- **TO DO**: In the chemistry and physics results summary below, which two years had very similar Year 12 Chemistry results?

- **EXCERPT PROVIDED**:
□ □ □

2016 results are similar to the 2016 National Statistics across all deciles.
2017 results shows a large increase in Excellence (almost 50% of all grades).

Year 12 Chemistry Results
Results in 2015 and 2017 are very similar.
2016 saw a small increase in NA and E and a decrease in A and M.
All three years have a higher proportion of NA than 2016 National Statistics and Decile 1 Statistics.

Year 13 Chemistry Results
2015 and 2016 show similar proportions of NA and A grades, with a few more E’s in 2015 than
in 2016.
2017 results show a lot less NA compared to 2016 National Statistics and also Decile 1 schools. There was also a
decrease in E and therefore a large increase in Achieved and Merit grades.

Year 12 Physics Results
2016 has a similar pattern of results to other Decile 1 National Statistics.
2016 and 2017 results both have more NA and less E than the overall 2016 National Statistics.
Compared to 2016, 2017 saw a slight increase in NA and a small decrease in A, while the M
and E remained fairly similar.

Year 13 Physics Results
2016 and 2017 Not Achieved results sit squarely between Decile 1 National Statistics and the
overall National Statistics.
2016 had a greater proportion of M and E than the 2016 National Statistics, and much less
Achieved.
2017 had a very similar proportion of M and E to the 2016 National Statistics.


TLDR: There doesn't seem to be a clear trend across time or the three subjects. Most results are on par with 2016 Decile 1 results, and some appear more like 2016 average nationwide results from all deciles. Results vary by year.

□ □ □

- **EXTRACTED DATA**:
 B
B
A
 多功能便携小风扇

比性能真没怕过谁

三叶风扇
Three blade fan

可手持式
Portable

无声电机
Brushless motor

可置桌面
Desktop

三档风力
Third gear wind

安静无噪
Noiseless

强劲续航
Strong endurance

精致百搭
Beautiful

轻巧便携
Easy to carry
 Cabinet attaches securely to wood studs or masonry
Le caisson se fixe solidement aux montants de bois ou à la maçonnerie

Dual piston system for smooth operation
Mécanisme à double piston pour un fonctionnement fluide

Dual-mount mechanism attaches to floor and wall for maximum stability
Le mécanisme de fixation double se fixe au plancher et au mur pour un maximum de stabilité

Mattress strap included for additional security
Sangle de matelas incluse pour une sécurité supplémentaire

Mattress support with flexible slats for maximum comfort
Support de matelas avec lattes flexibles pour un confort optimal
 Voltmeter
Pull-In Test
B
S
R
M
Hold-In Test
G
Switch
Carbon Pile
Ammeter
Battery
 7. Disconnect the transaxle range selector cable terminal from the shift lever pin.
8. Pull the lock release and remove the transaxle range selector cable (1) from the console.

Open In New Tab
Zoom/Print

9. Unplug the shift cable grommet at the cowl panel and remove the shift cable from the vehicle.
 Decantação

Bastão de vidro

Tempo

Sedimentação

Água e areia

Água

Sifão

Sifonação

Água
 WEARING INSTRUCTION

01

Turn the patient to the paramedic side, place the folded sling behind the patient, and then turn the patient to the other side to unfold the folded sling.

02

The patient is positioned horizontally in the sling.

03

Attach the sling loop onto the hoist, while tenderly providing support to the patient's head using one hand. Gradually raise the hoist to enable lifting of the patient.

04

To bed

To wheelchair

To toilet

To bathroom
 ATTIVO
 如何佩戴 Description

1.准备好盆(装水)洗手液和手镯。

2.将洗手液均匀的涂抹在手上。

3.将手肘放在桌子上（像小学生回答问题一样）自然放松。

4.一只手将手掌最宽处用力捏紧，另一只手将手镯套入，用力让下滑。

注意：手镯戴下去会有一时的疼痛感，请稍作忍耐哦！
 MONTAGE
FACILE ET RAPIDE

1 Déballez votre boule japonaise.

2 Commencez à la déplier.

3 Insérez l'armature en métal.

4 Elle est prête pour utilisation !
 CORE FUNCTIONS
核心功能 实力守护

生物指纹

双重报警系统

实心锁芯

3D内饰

□ □ □

- **TASK RESULT**: 2015 and 2017